A don Jorge se le quitó la gobernación. Una de las medidas más injustas de nuestra historia política. Esa decisión se tomó también contra los gobernadores de otras cuatro provincias que se proponían cumplir con lo prometido en las elecciones.
Después, su fidelidad a sus ideales iba a ser pagada cara por don Jorge. La dictadura de la desaparición de personas lo hará detener y pasará más de cinco años de prisión en la cárcel militar de Magdalena. La humillación más absoluta. Cuando le preguntó al coronel jefe de la prisión por qué lo tenían tanto tiempo preso, le contestó el uniformado: “Porque usted permitió la filmación de La Patagonia rebelde en su provincia”. Pecado mortal. Denunciar la verdad de nuestra historia, en nuestro país, era ser subversivo contra el orden establecido.

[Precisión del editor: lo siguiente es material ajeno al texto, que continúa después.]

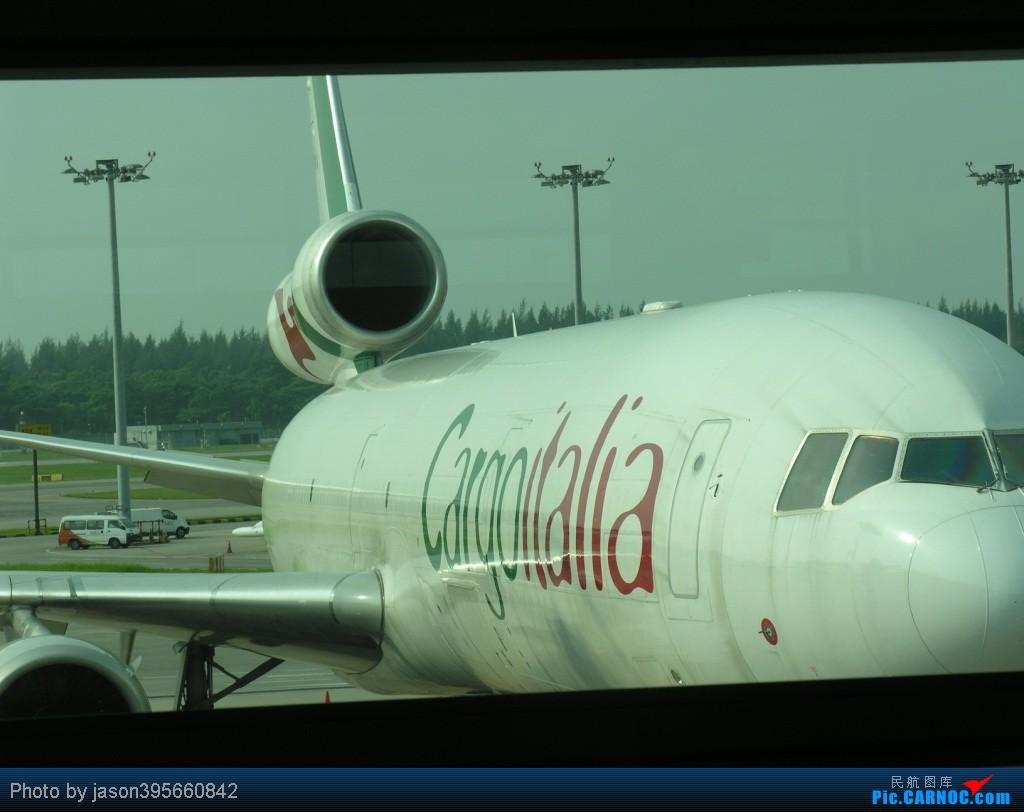 Re:[原创]SIN-HKG  新马交流营完结~回国~ MCDONNELL DOUGLAS MD-11F EI-EMS 新加坡樟宜机场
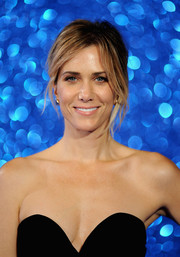 Kristen Wiig attended the 'Zoolander No. 2' London fan screening rocking a messy ponytail.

Luego de casi seis años de cárcel, debió cumplir prisión domiciliaria en su casa de La Josefina”, su “campito”, como lo llamaba él. Allí continuó la humillación ya que allí convivían, para vigilarlo, cuatro policías por turno a los cuales la esposa de don Jorge –la inolvidable y eterna compañera de él, Sofía Vicic– debía cocinarles y servirles la comida. Hasta que don Jorge, en esos actos siempre frescos e insurgentes de él, se escapó por una ventana, fue a la comisaría más cercana y dijo: “Aquí me quedo, ni mi mujer ni mis hijos tienen que sufrir esta humillación en mi casa con esa guardia permanente”.
Cuando hace pocos meses filmamos mi regreso a los lugares donde cuarenta años antes había hecho la investigación de las huelgas patagónicas, grabamos mi última entrevista con don Jorge. Siempre el mismo. Con ganas de poder alguna vez cumplir con sus ideales de justicia social en su querida tierra patagónica. La nostalgia de todo lo vivido nos cubrió de emoción. Me despedí con el abrazo reconocido que se da a los hombres honrados, a los hombres de la generosidad.
La calle de Río Gallegos donde vivieron mis padres y nació mi hermano mayor se llama Roca, el nombre del genocida. Ojalá que alguna vez se llame Jorge Cepernic: un santacruceño de ley que sufrió todas las humillaciones y que quería hacer de toda esa tierra un ejemplo para un país justo, sin niños con hambre, sin villas miseria, sin violencias. Ojalá existan en el futuro hombres como él con el coraje civil de hacerlo. Se lo merece. Fue, lo repito, un verdadero Hijo del Pueblo.